Beck’s Measurement Model, or Why It’s So Damn Hard to Measure Software Development - Commoncog

A pretty useful lens for when a business activity is easy to measure, and when it is not. Part of the data driven series.


This is a companion discussion topic for the original entry at https://commoncog.com/becks-measurement-model-or-why-its-so-damn-hard-to-measure-software-development

Oh, I like this model, as it also illustrates why leadership and management are so hard to measure: the Effort and Output buckets are generally not easily tied to Outcome and Impact.
– A manager that runs around busily having status meetings and managing OKRs can point to a lot of effort and output, but if they’re not focused on meaningful business outcomes, they will have zero (and possibly negative) impact.
– Another leader might produce very little Output, but have a huge Impact because they align their team on the meaningful customer outcomes.

But most performance management systems will reward the first manager because their work is more easily measurable.

And for the first time, I can see a connection between the work I did as a revenue forecaster, my time as Chief of Staff, and my current work as an executive coach - in each job, I discerned patterns in complex domains to connect inputs to impact. I couldn’t always do it in a quantifiable or explainable way, but the fact that I could consistently do it meant I had an edge on others who were more focused on effort and output.

At one point after the Chief of Staff job had been formalized into a job ladder, I complained that they were measuring me on the wrong things. They were optimizing for the easily measurable Effort and Output, so Chiefs of Staff who generated a lot of process and overhead were actually rewarded and promoted, whereas I was seen as lesser because I refused to impose unnecessary work on my tech teams. The connection of the rise of such Effort and Output operations teams at Google since 2018 and Google’s business prospects is merely a correlation, I’m sure :wink:

2 Likes

Oh wow, that’s a good point. I think in High Output Management Andy Grove said something like: ‘the output of a manager is decisions, and the sole job of a manager is to increase the output of the team’, which ‘explains why you cannot tell if a manager is good or not purely based on their activities.’

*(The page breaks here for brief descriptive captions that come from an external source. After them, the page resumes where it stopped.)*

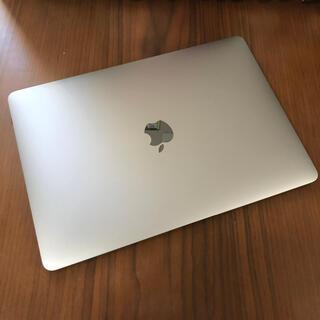 マック(Mac (Apple))のMacBook Air (Retina、2020) スペースグレイ おまけ付き★(ノートPC)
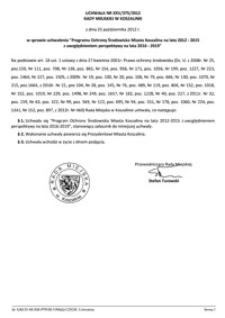 Uchwała Rady Miejskiej w Koszalinie nr XXV/375/2012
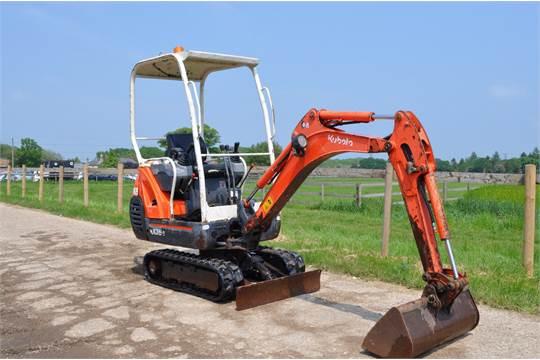 KUBOTA KX36-3 y2010 CANOPY Mini Excavator / Digger, 3 cyl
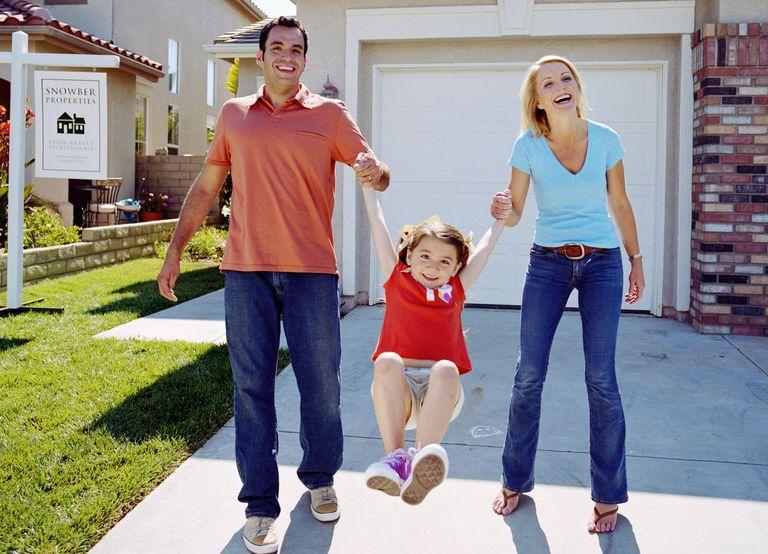 Homepath mortgage financing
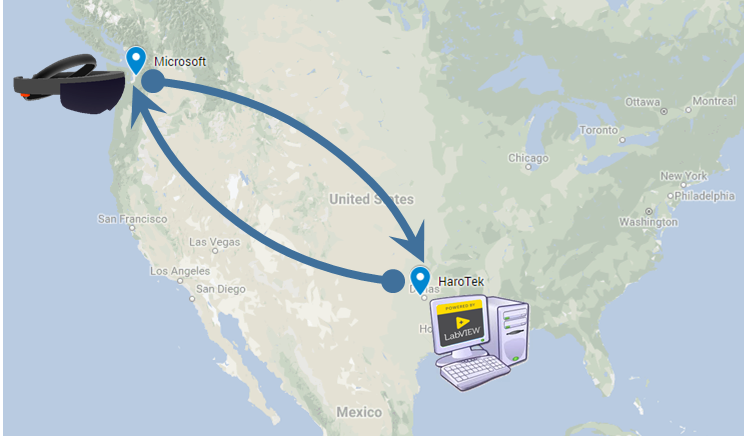Hololens - LabVIEW on USA map.png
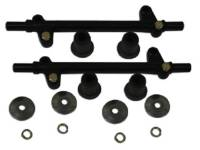 Chassis & Suspension Parts - A-Arm Bushings & Shafts - Classic Performance Products - Lower A-Arm Shafts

That … makes a ton of sense. I’m also now reflecting on the startup people I know, who chafe at big company bureaucracies. I think most of them are oriented for Outcomes and Impact, and refuse to play promotion games that reward Effort and Output (that in their minds are clearly not correlated to the former).

The connection of the rise of such Effort and Output operations teams at Google since 2018 and Google’s business prospects is merely a correlation, I’m sure :wink:

Ha!

1 Like

This seems tied to how Warren Buffett judges management based on whether or not they act like owners.

The owner of a business would only take action or impose process if it will meaningfully grow the enterprise value of a business. If a manager, or even a software engineer can clearly explain how their actions are affecting enterprise value (thinking like an owner) then chances are they are taking the correct actions.

The problem is that each business is different, so the levers to affect growth in enterprise value could be anything. You need to understand what is limiting the business in the frame of an owner or investor, then make sure everyone can identify how their work is affecting those factors.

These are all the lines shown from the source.